– Это было больше, чем жестокость! – воскликнул внезапно Джо. – Это нацисты – недочеловеки, а не мы, евреи. Они – крысы и пища для червей.
Я никогда не видел Джо настолько разъяренным. Он с такой силой сжал кулаки, что костяшки побелели.
Джек тоже хотел умереть, продолжал Салек. «Когда он услышал про свою семью от другого заключенного… пока мы, мальчики, не приехали, он думал покончить с собой». На собрании, где обсуждалась судьба мальчиков, Джек сказал: «Мы все понимаем, что если слухи о том, что делают с евреями в Европе, правда, то для нас крайне важно сделать что-то положительное и значимое… Наша задача – спасти им жизнь и дать надежду на будущее».
Подпольщики это могли, потому что занимали в лагере влиятельные посты. В начале 1940-х, когда количество заключенных в Бухенвальде стало быстро расти, нацистов оказалось слишком мало, и им, пока шла война, приходилось бороться за собственное выживание, поэтому сами управлять лагерем они не могли. Требовались заключенные, готовые работать на них. Сначала эсэсовцы привлекли к сотрудничеству преступников, но быстро оказалось, что, отдав власть в руки грабителей и убийц, они только повысили в лагере количество преступлений, в том числе против нацистов. У СС не осталось другой альтернативы, кроме как обратиться за поддержкой к коммунистам, которые играли в опасную игру, делая вид, что работают, но в то же время принимая участие в подпольной деятельности.

################

__ЗАДАНИЯ__:
1. Определите, пожалуйста, соответствуют ли тексту о Бухенвальде утверждения (a), (b) и (c). Для каждого ответьте «да» или «нет» и приведите решающие слова текста точной цитатой.
(a) Подпольщики занимали в лагере влиятельные посты.
(b) Сначала эсэсовцы привлекли к сотрудничеству коммунистов.
(c) Нацистов в лагере было достаточно, чтобы управлять им самостоятельно.
2. Продолжите текст о Бухенвальде несколькими абзацами, начав сразу после его последнего предложения.

__ИСХОДНЫЕ ДАННЫЕ__:

################

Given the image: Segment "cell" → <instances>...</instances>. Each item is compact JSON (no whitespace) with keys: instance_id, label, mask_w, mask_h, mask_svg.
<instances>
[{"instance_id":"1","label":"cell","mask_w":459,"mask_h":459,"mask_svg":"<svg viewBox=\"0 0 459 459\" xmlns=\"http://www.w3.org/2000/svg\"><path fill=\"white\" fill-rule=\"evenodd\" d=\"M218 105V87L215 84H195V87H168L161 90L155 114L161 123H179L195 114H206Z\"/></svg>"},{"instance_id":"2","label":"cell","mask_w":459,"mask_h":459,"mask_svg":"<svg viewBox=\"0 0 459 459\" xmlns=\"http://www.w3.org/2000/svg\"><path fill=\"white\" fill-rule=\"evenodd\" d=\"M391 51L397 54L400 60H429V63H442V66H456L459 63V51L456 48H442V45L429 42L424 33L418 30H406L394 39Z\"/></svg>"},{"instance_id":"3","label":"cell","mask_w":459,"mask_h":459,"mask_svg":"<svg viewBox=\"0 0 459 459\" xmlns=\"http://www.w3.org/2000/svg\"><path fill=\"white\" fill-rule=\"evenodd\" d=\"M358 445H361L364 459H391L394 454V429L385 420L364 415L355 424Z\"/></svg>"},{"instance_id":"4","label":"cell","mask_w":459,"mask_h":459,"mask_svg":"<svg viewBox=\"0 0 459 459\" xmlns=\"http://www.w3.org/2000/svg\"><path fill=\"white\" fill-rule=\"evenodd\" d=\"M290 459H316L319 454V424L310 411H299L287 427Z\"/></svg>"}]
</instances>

################

__ОТВЕТЫ К ЗАДАНИЯМ__:
1.
(a) Да: «Подпольщики это могли, потому что занимали в лагере влиятельные посты».
(b) Нет: «Сначала эсэсовцы привлекли к сотрудничеству преступников».
(c) Нет: «нацистов оказалось слишком мало».

2.
Члены бухенвальдского подполья, или Сопротивления, как его еще называли, часто не знали друг друга – это был способ защитить их и их акции. Начиная с 1941 года, они похищали еду, чтобы накормить детей, и укрывали их как только могли. Еврейские каменщики в 1943-м построили рядом военный завод Густлофф-Верке, где многие заключенные трудились как рабы. Его разбомбили в августе 1944-го, еще до моего приезда в Бухенвальд. Поблизости от лагеря находилось много ферм, где узники работали тоже. И, конечно, рабочая сила требовалась самому лагерю: в прачечных, на кухнях и на складах, где разбирали и хранили вещи новоприбывших. Чтобы надзирать за всем этим, подпольщики в 1942 году убедили нацистов создать внутреннюю полицию, большинство членов которой сотрудничали с Сопротивлением, но немцы этого не знали. Полиция отвечала и за прибывающие в лагерь железнодорожные составы. Эти люди ходили в синей форме с беретами.
После того как нас окунули в дезинфицирующий раствор, мужчина, наблюдавший за мной и за Абе, вернул нам документы. Теперь там говорилось, что я политический заключенный, коммунист и мне шестнадцать лет. Желтую звезду на моей робе заменили на красную. Подполье управляло даже центральным бюро лагеря.
Нацистская партия согласилась организовать школы в бараках. Ходили слухи, что нацисты даже похищали детей, выглядевших, как немцы или арийцы, чтобы потом их германизировать. Нацисты не знали, что каменщики учат нас идишу, национальным песням и истории, географии и математике. В моем бараке располагался изолятор. Нас окружал металлический забор с воротами. Яков слышал, когда скрипучие ворота открывались, и знал, что приближаются нацисты. Лидер Барака 66, Антонин, сообщил СС, что в бараке свирепствует тиф и к нему нельзя приближаться.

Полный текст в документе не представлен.